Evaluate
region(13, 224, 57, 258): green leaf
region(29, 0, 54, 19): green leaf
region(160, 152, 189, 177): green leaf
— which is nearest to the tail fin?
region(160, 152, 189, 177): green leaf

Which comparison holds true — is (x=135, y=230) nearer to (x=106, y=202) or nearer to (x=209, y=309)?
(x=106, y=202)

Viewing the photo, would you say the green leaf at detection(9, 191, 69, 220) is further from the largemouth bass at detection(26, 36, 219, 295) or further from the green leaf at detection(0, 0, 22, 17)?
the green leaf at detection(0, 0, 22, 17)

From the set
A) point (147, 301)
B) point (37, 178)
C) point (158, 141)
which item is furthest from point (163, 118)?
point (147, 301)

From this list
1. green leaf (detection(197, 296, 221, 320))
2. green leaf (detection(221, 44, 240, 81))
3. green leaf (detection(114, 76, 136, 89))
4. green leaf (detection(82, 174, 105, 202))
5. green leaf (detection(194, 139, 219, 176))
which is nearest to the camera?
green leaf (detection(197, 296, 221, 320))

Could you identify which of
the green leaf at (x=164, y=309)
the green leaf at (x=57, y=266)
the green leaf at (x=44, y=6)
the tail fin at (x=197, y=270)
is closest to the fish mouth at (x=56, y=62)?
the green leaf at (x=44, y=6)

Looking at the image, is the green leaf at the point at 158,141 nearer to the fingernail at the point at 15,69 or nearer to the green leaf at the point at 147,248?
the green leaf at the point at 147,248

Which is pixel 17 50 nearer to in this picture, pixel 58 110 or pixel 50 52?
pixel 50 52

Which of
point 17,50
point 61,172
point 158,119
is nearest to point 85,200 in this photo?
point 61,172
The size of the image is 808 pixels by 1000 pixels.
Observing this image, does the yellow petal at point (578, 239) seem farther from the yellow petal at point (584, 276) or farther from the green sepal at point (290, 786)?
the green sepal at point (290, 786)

▬▬▬

- [Stated task]:
Reproduce verbatim every line of the data above, from the line containing "Which is pixel" through the end of the data.

- [The reply]:
Which is pixel 17 50 nearer to in this picture, pixel 58 110 or pixel 50 52?
pixel 50 52

Which of
point 17,50
point 61,172
point 158,119
is nearest to point 85,200 in this photo?
point 61,172
The size of the image is 808 pixels by 1000 pixels.
Observing this image, does the yellow petal at point (578, 239) seem farther from the yellow petal at point (584, 276) or farther from the green sepal at point (290, 786)?
the green sepal at point (290, 786)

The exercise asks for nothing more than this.